The FDIC has noted that “de Novo” banks (banks which have started greenfield operations within the past seven years) formed a disproportionately high amount of these failures. Of all the 98 bank failures so far in 2009 De Novo banks formed 21. The difficulty facing small banks seems to have worsened as those banks represented only 10% of the total bank failures between 2000 and 2007.

I say that one can draw a similar conclusion for real estate investors by finding that most of the people who have started investing in real estate in the past 7 years are more likely to have failed than those who have been investing for much longer. However this should not discourage such investors but let them take it as a stride in their step as they have now a much better understanding of the challenges of dealing in real estate.
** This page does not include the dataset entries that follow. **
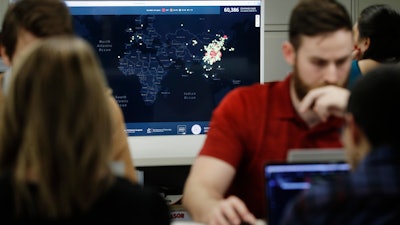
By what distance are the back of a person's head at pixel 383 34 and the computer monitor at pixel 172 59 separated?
59 cm

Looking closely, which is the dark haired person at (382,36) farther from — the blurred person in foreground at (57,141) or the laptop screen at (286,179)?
the blurred person in foreground at (57,141)

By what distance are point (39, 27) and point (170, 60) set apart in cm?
137

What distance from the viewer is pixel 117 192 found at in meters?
1.14

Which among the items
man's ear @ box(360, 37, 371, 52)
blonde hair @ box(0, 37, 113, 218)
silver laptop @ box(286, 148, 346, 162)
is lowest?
silver laptop @ box(286, 148, 346, 162)

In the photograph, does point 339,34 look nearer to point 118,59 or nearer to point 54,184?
point 54,184

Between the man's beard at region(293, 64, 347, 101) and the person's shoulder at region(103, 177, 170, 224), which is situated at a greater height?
the man's beard at region(293, 64, 347, 101)

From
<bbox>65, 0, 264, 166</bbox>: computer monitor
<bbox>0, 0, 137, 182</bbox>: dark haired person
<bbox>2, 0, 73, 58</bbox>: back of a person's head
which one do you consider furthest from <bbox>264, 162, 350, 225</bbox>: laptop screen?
<bbox>65, 0, 264, 166</bbox>: computer monitor

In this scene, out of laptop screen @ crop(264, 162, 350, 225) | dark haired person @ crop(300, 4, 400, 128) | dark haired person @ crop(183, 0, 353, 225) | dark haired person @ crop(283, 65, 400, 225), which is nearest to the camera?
dark haired person @ crop(283, 65, 400, 225)

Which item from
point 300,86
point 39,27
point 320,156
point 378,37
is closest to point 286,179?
point 320,156

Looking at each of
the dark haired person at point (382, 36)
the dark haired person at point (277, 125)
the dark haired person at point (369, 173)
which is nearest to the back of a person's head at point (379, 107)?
the dark haired person at point (369, 173)

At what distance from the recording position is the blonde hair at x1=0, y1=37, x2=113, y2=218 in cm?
108

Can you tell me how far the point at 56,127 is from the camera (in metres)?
1.08

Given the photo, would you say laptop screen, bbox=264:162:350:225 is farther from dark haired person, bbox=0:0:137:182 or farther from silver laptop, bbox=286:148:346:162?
dark haired person, bbox=0:0:137:182

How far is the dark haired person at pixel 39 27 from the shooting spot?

Therefore my suggestion to such investors would be for them not to quit their investments in real estate as that is the only decision that would ensure failure, but to consolidate their positions, review their learning and proceed more wisely and their chances for success in the future would then be much brighter.
In late August 2009 new rules for young banks subjected them to higher capital requirements and more frequent exams during the first 7 years which is up from the previous 3 year subjection. Meanwhile the Obama administration has developed an initiative to dole out TARP funds to smaller and community banks to help them stave off further bank failure.

I believe this is a good initiative for developing local real estate as it is the smaller banks that keep the market competitive and also help with local lending as many times it is the local banks that help the smaller operators.

The FDIC says that in late August 2009 the watch list of troubled de Novo banks formed 416 which is up 25% from 305 just a quarter ago. Therefore 111 lenders were added to the list in a matter of months thereby forming a 15 year high.

The article had been published by Senior Editor Jerry Ascierto.